The deal priced so well that the secondary market, where previously issued mortgage bonds change hands, rallied in response.

“I think the L strategy, seeing how it priced, could in fact be the structure a lot of people gravitate toward,” said Joseph Franzetti, senior vice president, capital markets at Berkadia Commercial Mortgage, a mortgage brokerage.

“When there are multiple issuers buying a piece of the Vertical strip, they keep each other honest,” Franzetti said. “Citi is comfortable with Deutsche Bank’s collateral, and vice versa.” Investors feel comfortable that “no one’s either deliberately or inadvertently putting in poorly underwritten loans.”  

“You’ve also got KKR buying a 3.1% horizontal strip, that’s an affirmation by a third party that’s holding a first loss position,” Franzetti added. “You create, from an investors’ perception, the best of all worlds:  issuers who will discipline themselves and are going to make a market in the bonds, and the stamp of approval from a horizontal B-piece buyer.  “The other thing that’s an advantage is the issuers don’t have to take [the full] 5%.”

Importantly, according to Sargent, the three parties also came to agreement on compliance and indemnity allocation issues that hampered prior attempts at using a third party to meet risk retention requirements.

“To the extent this structure has generated enough investor interest to bring down spreads, it’s ultimately passed on to borrowers," he said. "So the CMBS market becomes a more attractive alternative to borrowers, rather than a life company or bank.”

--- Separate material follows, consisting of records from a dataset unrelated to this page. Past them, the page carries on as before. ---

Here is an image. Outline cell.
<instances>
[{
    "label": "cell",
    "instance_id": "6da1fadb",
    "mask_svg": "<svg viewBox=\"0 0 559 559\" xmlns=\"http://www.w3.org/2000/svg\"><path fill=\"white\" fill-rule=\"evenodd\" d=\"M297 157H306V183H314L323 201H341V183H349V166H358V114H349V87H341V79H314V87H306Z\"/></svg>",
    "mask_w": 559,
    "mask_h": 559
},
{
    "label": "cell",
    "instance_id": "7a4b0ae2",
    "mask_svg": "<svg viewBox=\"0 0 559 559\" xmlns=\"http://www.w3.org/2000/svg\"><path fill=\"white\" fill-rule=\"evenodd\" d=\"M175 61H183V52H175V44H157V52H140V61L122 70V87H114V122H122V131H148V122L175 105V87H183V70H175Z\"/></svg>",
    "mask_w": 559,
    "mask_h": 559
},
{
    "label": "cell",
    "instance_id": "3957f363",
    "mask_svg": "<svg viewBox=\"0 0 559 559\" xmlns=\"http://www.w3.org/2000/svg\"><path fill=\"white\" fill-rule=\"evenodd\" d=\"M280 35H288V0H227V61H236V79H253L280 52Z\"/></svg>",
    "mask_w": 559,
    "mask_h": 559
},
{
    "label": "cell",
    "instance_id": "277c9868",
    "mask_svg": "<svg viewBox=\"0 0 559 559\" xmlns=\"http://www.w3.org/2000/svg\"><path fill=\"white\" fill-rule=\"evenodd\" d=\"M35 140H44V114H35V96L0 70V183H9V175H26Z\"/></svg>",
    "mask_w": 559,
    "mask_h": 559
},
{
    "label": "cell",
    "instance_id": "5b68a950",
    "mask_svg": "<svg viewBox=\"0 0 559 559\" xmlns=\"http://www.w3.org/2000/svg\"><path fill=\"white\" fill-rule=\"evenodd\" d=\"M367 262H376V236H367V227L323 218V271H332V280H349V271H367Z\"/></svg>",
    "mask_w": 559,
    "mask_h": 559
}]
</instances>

New issuance is off to a slightly stronger start that last year. Some $3.0 billion of private label mortgage bonds priced through Feb. 3, up 6% from $2.8 billion in the same period of 2016, according to J.P. Morgan.

So far, the Citi/Deutsche deal is the only one to employ the L strategy for risk retention. Another deal from Morgan Stanley, backed by five Marriott branded hotels owned by Ashford Hospitality Prime, relies on a third-party, an affiliate of the Blackstone Group, to hold a 5% horizontal slice. And the sponsors of third deal, a conduit CMBS, hold a 5% vertical slice. Both were very well received by investors as well.